Date: 25 Apr 1995 17:23:39 -0400
From: Sandip Mody
Subject: Fractions and Fractional Equations

Hello, I was having trouble with the following problems:

4/x-3 + 6/x+3 = 2/3

and solving for x  F= w/x+1

The other problem was a^2 + b^2/a^2-b^2 / a-b/a+b - a+b/a-b

Thank You for your help.

Date: 26 Apr 1995 11:15:09 -0400
From: Dr. Ethan
Subject: Re: Fractions and Fractional Equations

        Good questions.  I will assume that you know how to work with
fractions when there are just numbers.  If so, then this will be easy 
because here we do the same thing.  What I will do is work the first and 
last problem; then I will leave the second problem for you to think about. 

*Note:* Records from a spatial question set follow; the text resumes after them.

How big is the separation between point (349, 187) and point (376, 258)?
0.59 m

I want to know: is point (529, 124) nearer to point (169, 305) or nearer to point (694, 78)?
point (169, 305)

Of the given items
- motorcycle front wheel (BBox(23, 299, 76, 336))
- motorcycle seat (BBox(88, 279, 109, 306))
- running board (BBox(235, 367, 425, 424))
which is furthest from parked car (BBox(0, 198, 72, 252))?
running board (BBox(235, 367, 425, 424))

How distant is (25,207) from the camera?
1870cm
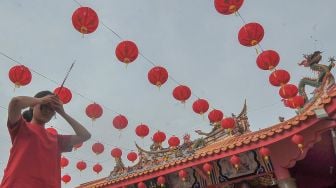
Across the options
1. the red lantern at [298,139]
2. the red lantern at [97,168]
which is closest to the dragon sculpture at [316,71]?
the red lantern at [298,139]

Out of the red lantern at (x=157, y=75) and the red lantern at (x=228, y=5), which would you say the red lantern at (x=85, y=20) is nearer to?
the red lantern at (x=157, y=75)

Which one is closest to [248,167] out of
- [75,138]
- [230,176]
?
[230,176]

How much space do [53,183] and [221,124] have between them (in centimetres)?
925

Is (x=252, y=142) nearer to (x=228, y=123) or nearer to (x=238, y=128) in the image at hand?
(x=228, y=123)

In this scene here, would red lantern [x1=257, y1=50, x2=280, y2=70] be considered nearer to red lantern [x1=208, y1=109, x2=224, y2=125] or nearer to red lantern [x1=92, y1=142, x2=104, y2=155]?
red lantern [x1=208, y1=109, x2=224, y2=125]

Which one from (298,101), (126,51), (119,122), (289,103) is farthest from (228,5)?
(119,122)

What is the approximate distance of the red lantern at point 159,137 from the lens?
39.8 feet

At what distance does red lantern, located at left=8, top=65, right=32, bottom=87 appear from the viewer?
740 centimetres

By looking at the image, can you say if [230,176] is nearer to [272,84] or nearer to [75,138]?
[272,84]

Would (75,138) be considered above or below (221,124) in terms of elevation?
below

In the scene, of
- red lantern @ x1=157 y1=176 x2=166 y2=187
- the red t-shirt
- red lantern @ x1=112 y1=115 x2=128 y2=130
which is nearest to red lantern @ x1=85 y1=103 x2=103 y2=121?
red lantern @ x1=112 y1=115 x2=128 y2=130

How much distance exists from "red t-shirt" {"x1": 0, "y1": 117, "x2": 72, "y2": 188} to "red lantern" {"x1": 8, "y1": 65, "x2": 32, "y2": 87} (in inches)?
232

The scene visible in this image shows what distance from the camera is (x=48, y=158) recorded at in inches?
84.2

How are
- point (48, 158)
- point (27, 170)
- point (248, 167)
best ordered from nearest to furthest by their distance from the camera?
point (27, 170)
point (48, 158)
point (248, 167)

                 The first problem is:

        4/x-3 + 6/x+3 = 2/3

Well the thing that we need to do is find a common denominator for the 
first two fractions.  That will be (x-3)(x+3), so we need to multiply the 
first fraction by (x+3)/(x+3) and the second by (x-3)/(x-3).  This will not 
change the value of the equation because both of these reduce to one.  Now 
we have:

        4(x+3)/(x+3)(x-3) + 6(x-3)/(x+3)(x-3) = 2/3

which becomes via addition:

        (4(x+3) + 6(x-3))/(x^2 - 9) = 2/3

Now, we multiply both sides by (x^2 - 9) to get:

        4(x+3) + 6(x-3) = 2(x^2 - 9)/3

Now simplify the left hand side and we have:

        10x - 6 = 2(x^2 - 9)/3

Now multiply both sides by 3 and we have:

        30x - 18 = 2x^2 - 18

the 18's cancel and we are left with:

        30x = 2x^2

Divide by two on both sides:

        15x = x^2

So both 0 and 15 are solutions to this problem.  Yea!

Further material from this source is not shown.